[Records from a collection]
= = = = =

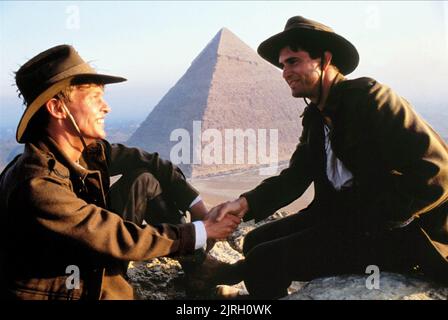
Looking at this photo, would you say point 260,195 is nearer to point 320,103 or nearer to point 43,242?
point 320,103

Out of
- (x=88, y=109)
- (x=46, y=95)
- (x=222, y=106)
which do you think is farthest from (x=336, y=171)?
(x=222, y=106)

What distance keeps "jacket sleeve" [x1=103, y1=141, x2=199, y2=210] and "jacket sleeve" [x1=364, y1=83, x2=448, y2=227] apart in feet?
4.45

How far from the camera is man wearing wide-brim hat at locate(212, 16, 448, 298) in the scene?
2502 millimetres

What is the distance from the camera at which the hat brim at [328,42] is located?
297 centimetres

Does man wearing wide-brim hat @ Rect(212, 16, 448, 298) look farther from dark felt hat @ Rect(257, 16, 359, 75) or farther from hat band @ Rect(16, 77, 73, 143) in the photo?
hat band @ Rect(16, 77, 73, 143)

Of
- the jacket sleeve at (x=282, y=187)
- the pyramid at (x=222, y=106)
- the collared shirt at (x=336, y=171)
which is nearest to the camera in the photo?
the collared shirt at (x=336, y=171)

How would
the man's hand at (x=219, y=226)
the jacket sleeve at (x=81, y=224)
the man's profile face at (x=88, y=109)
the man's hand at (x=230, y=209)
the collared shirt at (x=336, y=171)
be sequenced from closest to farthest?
the jacket sleeve at (x=81, y=224) → the man's profile face at (x=88, y=109) → the man's hand at (x=219, y=226) → the collared shirt at (x=336, y=171) → the man's hand at (x=230, y=209)

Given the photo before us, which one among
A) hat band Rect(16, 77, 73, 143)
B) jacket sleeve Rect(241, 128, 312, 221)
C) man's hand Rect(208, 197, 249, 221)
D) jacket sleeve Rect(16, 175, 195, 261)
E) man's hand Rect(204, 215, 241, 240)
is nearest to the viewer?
jacket sleeve Rect(16, 175, 195, 261)

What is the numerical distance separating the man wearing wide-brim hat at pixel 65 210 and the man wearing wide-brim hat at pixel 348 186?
24.4 inches

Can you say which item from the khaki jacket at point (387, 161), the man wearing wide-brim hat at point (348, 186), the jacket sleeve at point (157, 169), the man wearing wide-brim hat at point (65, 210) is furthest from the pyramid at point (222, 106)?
the man wearing wide-brim hat at point (65, 210)

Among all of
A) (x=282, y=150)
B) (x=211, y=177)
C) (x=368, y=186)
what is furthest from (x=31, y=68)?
(x=282, y=150)

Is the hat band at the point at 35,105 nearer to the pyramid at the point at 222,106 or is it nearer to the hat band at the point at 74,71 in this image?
the hat band at the point at 74,71

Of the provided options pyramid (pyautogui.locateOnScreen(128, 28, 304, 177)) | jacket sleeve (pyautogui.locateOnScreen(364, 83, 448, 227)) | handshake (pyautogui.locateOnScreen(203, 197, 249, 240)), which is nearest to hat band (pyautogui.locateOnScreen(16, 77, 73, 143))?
handshake (pyautogui.locateOnScreen(203, 197, 249, 240))
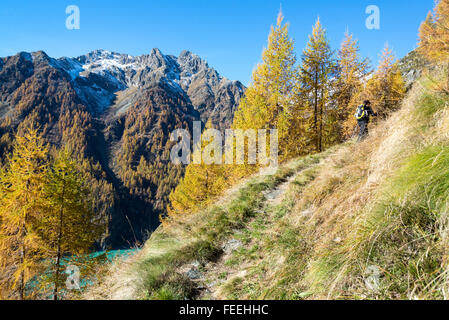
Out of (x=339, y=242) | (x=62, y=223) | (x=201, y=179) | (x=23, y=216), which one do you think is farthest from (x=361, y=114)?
(x=62, y=223)

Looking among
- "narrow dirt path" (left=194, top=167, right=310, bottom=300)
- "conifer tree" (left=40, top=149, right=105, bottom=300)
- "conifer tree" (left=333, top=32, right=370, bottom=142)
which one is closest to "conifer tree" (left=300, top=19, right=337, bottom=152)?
"conifer tree" (left=333, top=32, right=370, bottom=142)

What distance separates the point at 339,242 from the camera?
8.16 feet

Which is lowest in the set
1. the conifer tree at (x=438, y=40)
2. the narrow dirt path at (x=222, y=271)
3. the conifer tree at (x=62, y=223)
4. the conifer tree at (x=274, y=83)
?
the conifer tree at (x=62, y=223)

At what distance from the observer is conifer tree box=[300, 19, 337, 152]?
A: 55.2 ft

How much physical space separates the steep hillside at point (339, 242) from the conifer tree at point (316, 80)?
12.6 meters

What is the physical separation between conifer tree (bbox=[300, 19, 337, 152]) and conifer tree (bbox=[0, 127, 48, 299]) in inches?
679

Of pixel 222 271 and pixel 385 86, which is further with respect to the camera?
pixel 385 86

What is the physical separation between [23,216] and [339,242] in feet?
45.4

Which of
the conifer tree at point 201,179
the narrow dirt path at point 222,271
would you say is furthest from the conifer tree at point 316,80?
the narrow dirt path at point 222,271

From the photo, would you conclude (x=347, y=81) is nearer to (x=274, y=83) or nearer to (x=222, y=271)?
(x=274, y=83)

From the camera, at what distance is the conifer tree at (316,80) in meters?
16.8

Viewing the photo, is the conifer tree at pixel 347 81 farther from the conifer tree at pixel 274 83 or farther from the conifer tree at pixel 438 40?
the conifer tree at pixel 438 40

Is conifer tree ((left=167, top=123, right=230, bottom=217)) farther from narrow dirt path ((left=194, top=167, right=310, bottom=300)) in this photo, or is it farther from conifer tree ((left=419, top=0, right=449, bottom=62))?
conifer tree ((left=419, top=0, right=449, bottom=62))
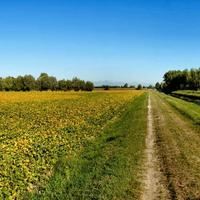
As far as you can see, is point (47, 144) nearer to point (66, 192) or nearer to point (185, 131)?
point (66, 192)

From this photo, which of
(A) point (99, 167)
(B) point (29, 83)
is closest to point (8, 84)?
(B) point (29, 83)

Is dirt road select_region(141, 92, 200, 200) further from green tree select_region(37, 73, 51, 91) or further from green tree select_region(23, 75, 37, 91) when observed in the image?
green tree select_region(37, 73, 51, 91)

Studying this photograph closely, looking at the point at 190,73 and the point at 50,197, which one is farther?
the point at 190,73

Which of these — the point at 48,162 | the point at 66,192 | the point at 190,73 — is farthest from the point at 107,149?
the point at 190,73

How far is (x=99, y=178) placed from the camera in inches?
436

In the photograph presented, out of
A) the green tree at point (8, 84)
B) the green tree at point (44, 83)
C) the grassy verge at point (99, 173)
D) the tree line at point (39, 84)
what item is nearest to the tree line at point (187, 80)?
the tree line at point (39, 84)

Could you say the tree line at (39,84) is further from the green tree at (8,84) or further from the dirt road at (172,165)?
the dirt road at (172,165)

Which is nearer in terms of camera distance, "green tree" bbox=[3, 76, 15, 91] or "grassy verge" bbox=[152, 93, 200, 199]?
"grassy verge" bbox=[152, 93, 200, 199]

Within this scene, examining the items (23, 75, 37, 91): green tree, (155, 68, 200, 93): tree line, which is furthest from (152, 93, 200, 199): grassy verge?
(23, 75, 37, 91): green tree

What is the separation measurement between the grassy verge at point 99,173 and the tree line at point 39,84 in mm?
159510

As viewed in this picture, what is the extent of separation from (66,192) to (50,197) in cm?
53

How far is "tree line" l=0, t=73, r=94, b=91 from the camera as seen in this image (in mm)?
172125

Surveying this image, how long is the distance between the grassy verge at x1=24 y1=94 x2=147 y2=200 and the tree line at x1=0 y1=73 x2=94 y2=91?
15951 cm

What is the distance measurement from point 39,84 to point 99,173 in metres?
172
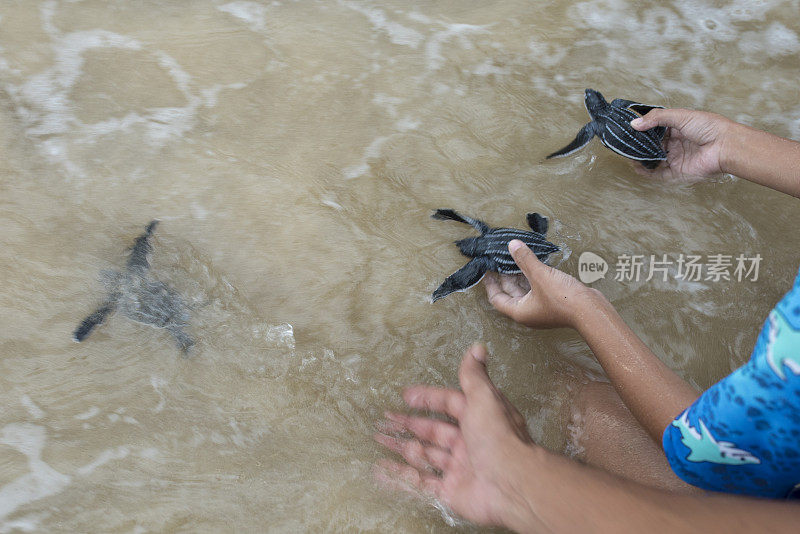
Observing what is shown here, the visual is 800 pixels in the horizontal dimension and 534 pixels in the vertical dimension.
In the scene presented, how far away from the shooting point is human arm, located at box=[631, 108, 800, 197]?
1.61 m

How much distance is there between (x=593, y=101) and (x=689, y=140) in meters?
0.34

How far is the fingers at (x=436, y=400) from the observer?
1314 mm

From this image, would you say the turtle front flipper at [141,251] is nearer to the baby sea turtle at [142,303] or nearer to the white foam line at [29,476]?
the baby sea turtle at [142,303]

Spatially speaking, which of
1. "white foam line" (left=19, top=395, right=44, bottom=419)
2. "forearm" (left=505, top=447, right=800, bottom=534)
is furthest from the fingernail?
"white foam line" (left=19, top=395, right=44, bottom=419)

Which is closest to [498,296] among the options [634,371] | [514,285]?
[514,285]

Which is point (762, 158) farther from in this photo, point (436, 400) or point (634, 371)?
point (436, 400)

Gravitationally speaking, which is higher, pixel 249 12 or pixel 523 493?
pixel 249 12

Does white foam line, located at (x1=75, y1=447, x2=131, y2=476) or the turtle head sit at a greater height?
the turtle head

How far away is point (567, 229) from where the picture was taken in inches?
72.2

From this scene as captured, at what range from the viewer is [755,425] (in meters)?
0.93

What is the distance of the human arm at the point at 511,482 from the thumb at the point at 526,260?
28 centimetres

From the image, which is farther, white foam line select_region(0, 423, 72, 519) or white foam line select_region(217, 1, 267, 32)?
white foam line select_region(217, 1, 267, 32)

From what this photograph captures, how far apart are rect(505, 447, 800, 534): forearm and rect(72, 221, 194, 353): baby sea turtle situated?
3.20 ft

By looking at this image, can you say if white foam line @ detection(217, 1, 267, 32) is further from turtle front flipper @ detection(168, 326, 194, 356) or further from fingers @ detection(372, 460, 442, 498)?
fingers @ detection(372, 460, 442, 498)
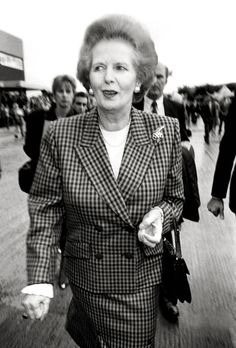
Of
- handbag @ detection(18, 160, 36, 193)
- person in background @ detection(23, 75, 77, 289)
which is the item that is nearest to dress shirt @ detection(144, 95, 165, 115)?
person in background @ detection(23, 75, 77, 289)

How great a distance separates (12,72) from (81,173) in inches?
2157

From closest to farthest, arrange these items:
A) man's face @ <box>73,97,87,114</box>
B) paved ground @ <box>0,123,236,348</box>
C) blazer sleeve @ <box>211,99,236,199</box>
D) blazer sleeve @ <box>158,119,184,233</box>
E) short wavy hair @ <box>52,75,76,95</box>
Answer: blazer sleeve @ <box>158,119,184,233</box> → blazer sleeve @ <box>211,99,236,199</box> → paved ground @ <box>0,123,236,348</box> → short wavy hair @ <box>52,75,76,95</box> → man's face @ <box>73,97,87,114</box>

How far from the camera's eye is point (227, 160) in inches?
98.9

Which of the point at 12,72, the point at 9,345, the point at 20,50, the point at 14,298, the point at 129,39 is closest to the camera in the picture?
the point at 129,39

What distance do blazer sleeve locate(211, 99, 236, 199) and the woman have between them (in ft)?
2.74

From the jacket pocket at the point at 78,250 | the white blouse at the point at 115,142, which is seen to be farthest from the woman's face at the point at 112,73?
the jacket pocket at the point at 78,250

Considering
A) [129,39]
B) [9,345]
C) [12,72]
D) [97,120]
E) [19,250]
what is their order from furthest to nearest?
[12,72], [19,250], [9,345], [97,120], [129,39]

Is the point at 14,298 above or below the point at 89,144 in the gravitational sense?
below

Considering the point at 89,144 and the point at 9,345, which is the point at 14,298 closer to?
the point at 9,345

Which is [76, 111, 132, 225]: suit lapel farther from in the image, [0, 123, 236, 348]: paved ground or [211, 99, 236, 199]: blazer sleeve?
[0, 123, 236, 348]: paved ground

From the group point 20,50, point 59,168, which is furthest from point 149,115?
point 20,50

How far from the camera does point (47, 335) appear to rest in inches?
112

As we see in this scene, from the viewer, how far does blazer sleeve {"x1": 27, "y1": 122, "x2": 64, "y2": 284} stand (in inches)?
61.8

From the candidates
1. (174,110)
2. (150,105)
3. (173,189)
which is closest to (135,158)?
(173,189)
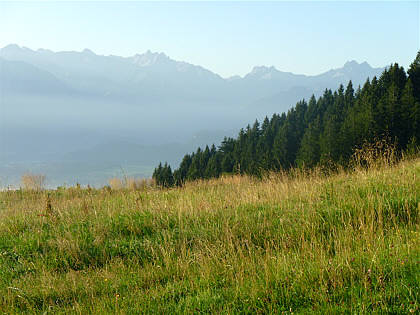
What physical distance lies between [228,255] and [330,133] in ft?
178

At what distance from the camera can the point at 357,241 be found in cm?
518

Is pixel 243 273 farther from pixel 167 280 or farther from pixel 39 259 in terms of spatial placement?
pixel 39 259

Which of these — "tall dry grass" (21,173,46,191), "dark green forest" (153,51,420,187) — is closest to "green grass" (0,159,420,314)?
"dark green forest" (153,51,420,187)

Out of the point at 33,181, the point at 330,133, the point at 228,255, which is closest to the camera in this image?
the point at 228,255

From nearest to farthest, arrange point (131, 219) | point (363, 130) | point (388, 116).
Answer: point (131, 219) < point (388, 116) < point (363, 130)

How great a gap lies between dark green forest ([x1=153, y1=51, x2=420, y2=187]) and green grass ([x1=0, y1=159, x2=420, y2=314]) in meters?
2.81

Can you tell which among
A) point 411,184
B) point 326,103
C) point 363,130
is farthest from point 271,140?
point 411,184

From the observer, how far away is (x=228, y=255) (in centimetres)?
487

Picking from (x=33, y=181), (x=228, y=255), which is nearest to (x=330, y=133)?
(x=33, y=181)

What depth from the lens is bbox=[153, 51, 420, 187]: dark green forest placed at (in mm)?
36750

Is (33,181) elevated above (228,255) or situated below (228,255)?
above

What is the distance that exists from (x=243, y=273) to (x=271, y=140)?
266 ft

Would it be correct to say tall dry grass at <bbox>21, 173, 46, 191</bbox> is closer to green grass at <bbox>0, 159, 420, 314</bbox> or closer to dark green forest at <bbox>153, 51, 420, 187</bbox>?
dark green forest at <bbox>153, 51, 420, 187</bbox>

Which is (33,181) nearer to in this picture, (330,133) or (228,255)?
(228,255)
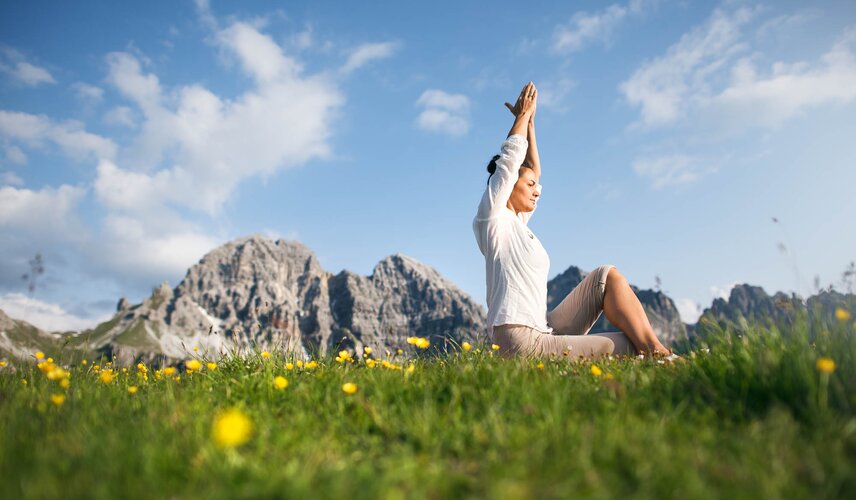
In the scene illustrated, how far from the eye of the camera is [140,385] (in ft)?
18.4

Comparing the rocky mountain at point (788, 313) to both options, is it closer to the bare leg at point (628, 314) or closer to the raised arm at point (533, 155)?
the bare leg at point (628, 314)

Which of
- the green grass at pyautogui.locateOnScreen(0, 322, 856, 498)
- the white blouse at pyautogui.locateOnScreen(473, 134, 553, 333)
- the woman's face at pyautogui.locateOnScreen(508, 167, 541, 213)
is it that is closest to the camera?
the green grass at pyautogui.locateOnScreen(0, 322, 856, 498)

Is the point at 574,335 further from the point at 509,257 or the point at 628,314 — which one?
the point at 509,257

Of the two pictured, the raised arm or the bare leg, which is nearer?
the bare leg

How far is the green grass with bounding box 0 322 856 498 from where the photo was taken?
2477mm

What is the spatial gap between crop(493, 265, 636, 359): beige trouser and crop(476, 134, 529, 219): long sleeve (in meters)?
1.51

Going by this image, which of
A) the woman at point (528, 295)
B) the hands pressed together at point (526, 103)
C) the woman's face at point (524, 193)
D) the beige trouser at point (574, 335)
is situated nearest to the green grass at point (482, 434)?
the beige trouser at point (574, 335)

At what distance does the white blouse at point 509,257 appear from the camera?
21.1 ft

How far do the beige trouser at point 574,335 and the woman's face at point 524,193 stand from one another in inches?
53.1

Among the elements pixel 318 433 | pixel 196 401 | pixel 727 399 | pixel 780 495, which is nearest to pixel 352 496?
pixel 318 433

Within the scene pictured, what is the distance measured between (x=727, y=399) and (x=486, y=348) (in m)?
3.00

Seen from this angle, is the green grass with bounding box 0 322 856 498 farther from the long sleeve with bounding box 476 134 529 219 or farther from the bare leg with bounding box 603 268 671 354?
the long sleeve with bounding box 476 134 529 219

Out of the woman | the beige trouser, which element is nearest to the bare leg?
the woman

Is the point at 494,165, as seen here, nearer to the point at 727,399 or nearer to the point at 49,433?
the point at 727,399
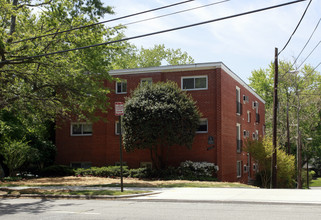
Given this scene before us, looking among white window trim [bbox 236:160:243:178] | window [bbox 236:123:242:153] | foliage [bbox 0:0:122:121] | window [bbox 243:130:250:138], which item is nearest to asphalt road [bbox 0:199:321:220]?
foliage [bbox 0:0:122:121]

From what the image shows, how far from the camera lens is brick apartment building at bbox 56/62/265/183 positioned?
89.1 feet

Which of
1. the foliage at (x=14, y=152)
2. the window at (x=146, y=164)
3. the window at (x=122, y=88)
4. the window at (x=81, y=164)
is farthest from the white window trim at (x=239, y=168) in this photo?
the foliage at (x=14, y=152)

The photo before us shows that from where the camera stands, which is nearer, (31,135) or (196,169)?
(196,169)

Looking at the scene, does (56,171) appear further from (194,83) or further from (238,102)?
(238,102)

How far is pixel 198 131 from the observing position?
2748cm

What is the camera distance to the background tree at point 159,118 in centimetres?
2392

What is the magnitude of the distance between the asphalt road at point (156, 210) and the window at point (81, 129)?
17582mm

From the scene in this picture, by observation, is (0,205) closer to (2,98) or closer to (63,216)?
(63,216)

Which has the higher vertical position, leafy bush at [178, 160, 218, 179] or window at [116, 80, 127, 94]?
window at [116, 80, 127, 94]

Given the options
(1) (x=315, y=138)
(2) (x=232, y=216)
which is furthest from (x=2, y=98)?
(1) (x=315, y=138)

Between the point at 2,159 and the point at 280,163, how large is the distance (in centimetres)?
2015

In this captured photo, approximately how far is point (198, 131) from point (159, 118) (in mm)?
4632

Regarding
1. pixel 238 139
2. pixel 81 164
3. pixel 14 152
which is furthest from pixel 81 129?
pixel 238 139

= = = = =

From the line containing "From what the" down to the last line, reproduce the records exactly. Include both ends.

From what the image shows, how far from the camera lens is brick apartment building at bbox 56/62/265/183 positioned?
89.1 feet

Which of
1. the foliage at (x=14, y=152)
2. the window at (x=146, y=164)
3. the window at (x=122, y=88)
4. the window at (x=81, y=164)
is farthest from the white window trim at (x=239, y=168) in this photo?
the foliage at (x=14, y=152)

The photo before us shows that from where the camera stands, which is nearer, (31,135) or (196,169)?
(196,169)

Looking at the scene, does (56,171) appear further from (194,83) or further from (238,102)?
(238,102)

How far is pixel 198 131 from the observing position?
2748cm

What is the camera distance to the background tree at point 159,118 in centimetres?
2392

What is the magnitude of the distance between the asphalt road at point (156, 210) and the window at point (81, 129)?
17582mm

From the scene in this picture, by observation, is (0,205) closer to (2,98) or closer to (63,216)?
(63,216)

Which has the higher vertical position, leafy bush at [178, 160, 218, 179] or window at [116, 80, 127, 94]?
window at [116, 80, 127, 94]

Given the options
(1) (x=315, y=138)
(2) (x=232, y=216)
which is furthest from (x=2, y=98)?
(1) (x=315, y=138)

Between the point at 2,159 and the point at 280,163, how large is the distance (in centimetres)?
2015

In this captured photo, approximately how far is point (198, 131) from point (159, 118) (in mm)?
4632

Regarding
1. pixel 238 139
2. pixel 81 164
3. pixel 14 152
which is furthest from pixel 81 129?
pixel 238 139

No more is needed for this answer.